Data shown Start Marker
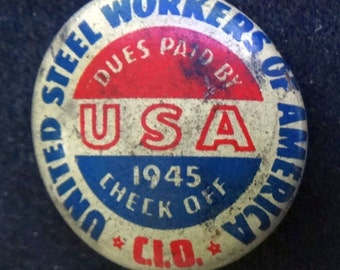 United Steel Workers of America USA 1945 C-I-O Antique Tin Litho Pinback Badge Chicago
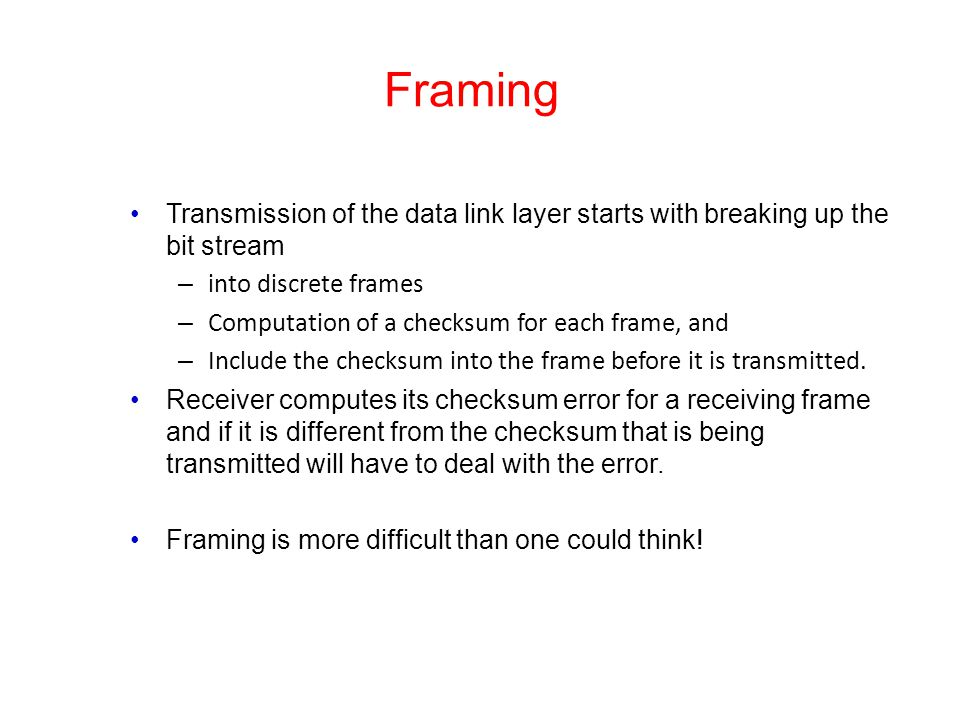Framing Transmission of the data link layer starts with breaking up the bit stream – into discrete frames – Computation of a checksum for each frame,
Data shown End Marker
Data shown Start Marker
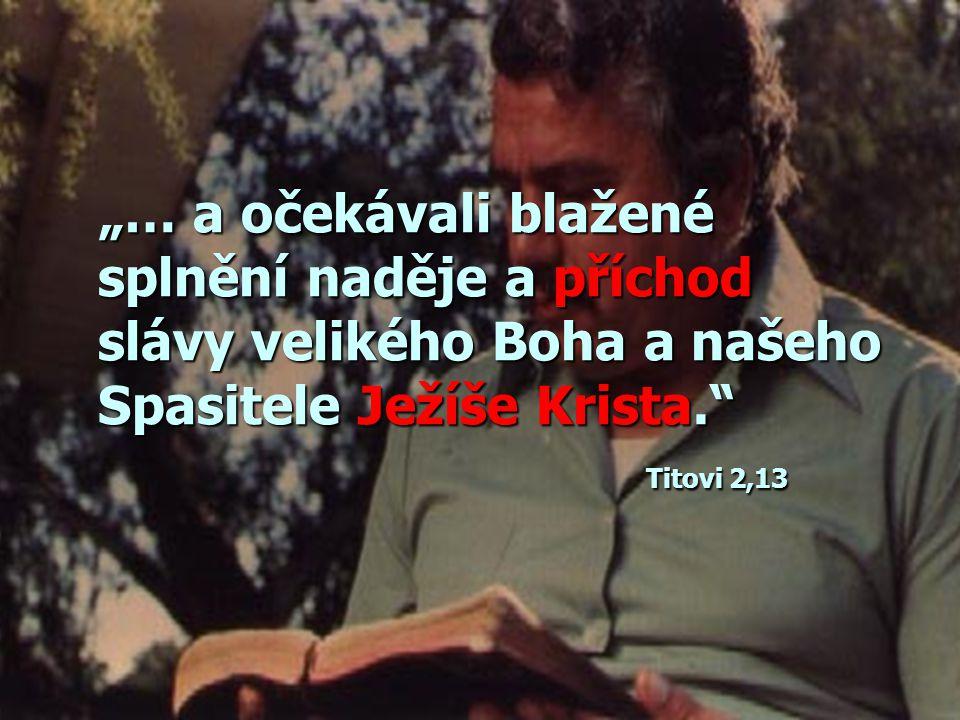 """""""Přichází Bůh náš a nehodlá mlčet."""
Data shown End Marker
*Exercise brief:* Write back the stretch of lines above that begins with the line holding "United Steel Workers" and ends with the line holding "Framing Transmission of", both included, exactly as written. Pictures stay out.

*Reply:*
 United Steel Workers of America USA 1945 C-I-O Antique Tin Litho Pinback Badge Chicago
Framing Transmission of the data link layer starts with breaking up the bit stream – into discrete frames – Computation of a checksum for each frame,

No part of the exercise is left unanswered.